Extending a distribution over samples to a distribution over functions A gaussian process is a distribution over a function space, which can be parametrized as
\begin{align}
  x(\cdot) &\sim \mathrm{GP}(m(\cdot), K(\cdot,\cdot))\,.
 \end{align}
For simplicity, let's choose $x\colon \mathbb{R}\to\mathbb{R}$.
We can write the probability density of a finite set of samples of $x$ as
\begin{align}
  p(\{x(l) : l \in L\}; m, K)
   &\propto \exp{\left[
    -\frac{1}{2}
    \sum_{i\in L}
    \sum_{j\in L}
     \left(x(i) - m(i)\right)
     {K(i,j)}^{-1}
     \left(x(j) - m(j)\right)
   \right]}\,.
 \end{align}
(Apologies for any notational misuse here). Can this be extended to the probability density for the infinite set $x(\cdot)$? Is it valid to write
\begin{align}
  p(x(\cdot); m, K)
   &\propto \exp{\left[
    -\frac{1}{2}
    \sum_{i\in \mathbb{R}}
    \sum_{j\in \mathbb{R}}
     \left(x(i) - m(i)\right)
     {K(i,j)}^{-1}
     \left(x(j) - m(j)\right)
   \right]}\,.
 \end{align}
It feels incorrect to me to sum over the reals rather than integrate, but I have little intuition in this area.
 A: I think your notation is a little bit misleading. It is not really clear what $p(\cdots)$ is. 
The definition of a gaussian process over $\mathbb{R}$ is fairly simple. All that is asked is that if you fix any finite times $t_1 < \ldots < t_n,$ then the vector $(X_{t_1}, \ldots,X_{t_n})$ is jointly gaussian. 

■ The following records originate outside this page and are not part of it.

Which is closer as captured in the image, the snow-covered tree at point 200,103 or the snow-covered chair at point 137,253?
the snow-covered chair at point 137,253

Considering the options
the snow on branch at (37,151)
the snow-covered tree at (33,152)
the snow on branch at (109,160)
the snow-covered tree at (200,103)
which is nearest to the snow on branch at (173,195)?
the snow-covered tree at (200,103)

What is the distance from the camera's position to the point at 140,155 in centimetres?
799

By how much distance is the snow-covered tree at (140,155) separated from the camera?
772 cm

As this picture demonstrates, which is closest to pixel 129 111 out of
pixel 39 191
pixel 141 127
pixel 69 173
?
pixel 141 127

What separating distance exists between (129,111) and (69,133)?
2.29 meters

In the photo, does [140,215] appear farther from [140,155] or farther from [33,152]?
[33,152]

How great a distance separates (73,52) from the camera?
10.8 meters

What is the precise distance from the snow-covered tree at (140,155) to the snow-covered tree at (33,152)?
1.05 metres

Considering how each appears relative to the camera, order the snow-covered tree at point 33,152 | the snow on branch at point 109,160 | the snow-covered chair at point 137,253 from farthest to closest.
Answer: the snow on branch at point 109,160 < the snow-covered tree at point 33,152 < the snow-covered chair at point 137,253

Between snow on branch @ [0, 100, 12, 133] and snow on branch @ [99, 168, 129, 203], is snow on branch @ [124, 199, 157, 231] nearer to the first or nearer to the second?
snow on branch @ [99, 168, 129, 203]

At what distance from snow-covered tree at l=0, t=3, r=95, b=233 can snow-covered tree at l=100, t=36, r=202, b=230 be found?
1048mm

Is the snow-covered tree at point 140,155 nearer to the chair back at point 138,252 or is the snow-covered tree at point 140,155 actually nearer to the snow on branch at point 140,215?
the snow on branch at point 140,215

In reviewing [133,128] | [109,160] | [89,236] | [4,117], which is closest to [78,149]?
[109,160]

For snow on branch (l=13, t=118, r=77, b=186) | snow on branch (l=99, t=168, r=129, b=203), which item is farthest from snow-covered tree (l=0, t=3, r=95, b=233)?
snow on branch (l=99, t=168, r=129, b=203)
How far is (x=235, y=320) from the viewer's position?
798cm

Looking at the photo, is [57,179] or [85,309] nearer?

Which, as you observe, amounts to giving a vector of means and a matrix of covariances. 
Now if you look at the entire process it lives in a space of functions. You can choose many different spaces. The simplest space could be $\mathbb{R}^{\mathbb{R}}.$ But you also need a measurable space. So you can choose for example the product Borel measurable space: $(\mathbb{R}^{\mathbb{R}}, \mathcal{B}(\mathbb{R})^{\otimes \mathbb{R}} ),$ where the latter is the smallest sigma-algebra w.r.t which all the projections are measurable.
Maybe you could think that this is all too formal and not really needed. But the sigma-algebra actually restricts the collection of sets which you are allowed to measure, and - surprisingly enough - solves the problems with the notation you use in the second formula.
There is a general result that allows you to build measures on the spaces of functions by starting from the finite-dimensional distributions - which is exactly what you are asking for! This is the Kolmogorov Consistency Criterion. It tells you that if you have all the finite-dimensional distribution you can build a measure (or - the same - a random variable $X$) on the space of functions with your given finite dimensional distributions. 
And now we come to your infinite sum / infinite product. It is a general fact that only countable sums or countable products can be finite (i.e. converge). This means that if you have $\sum_{i \in \mathbb{R}} a_i = a \in \mathbb{R}$ you can desume that almost all coefficients (apart from a countable set) are zero. Similarly for an uncountable positive (for the sake of simplicity) product if $\Pi_{i \in \mathbb{R}} a_i = a \in \mathbb{R}_{> 0}$ you can desume that almost all $a$ are 1.
Now let us take the probability measure associated to $X,$ and compute what you have written in the uncorrelated case $K(i,j) = \delta(i,j)$: note probability densities make sense only when integrated! Take an uncountable number of Borel sets $A_t$ and we get:
$$P(X_t \in A_t) = P(X \in \times_{t \in \mathbb{R}} A_t) =  \prod\limits_{t \in \mathbb{R}}P(X_t \in A_t)$$  
Now as you can see this is not well defined unless the probability is zero (not interesting for our purposes) or we take all but a countable number of $A_t$ equal to $\mathbb{R}.$
So the solution to your problem eventually is: true enough, your formula does not rigorously make sense. And it is not possible to always make sense of it. You can make sense of it when you integrate it against a set in $\mathcal{B}(\mathbb{R})^{\otimes \mathbb{R}}$ - which is by far a smaller set than the power set of $\mathbb{R}^{\mathbb{R}},$ for example because it contains only product sets where countably many elements at most can be nontrivial.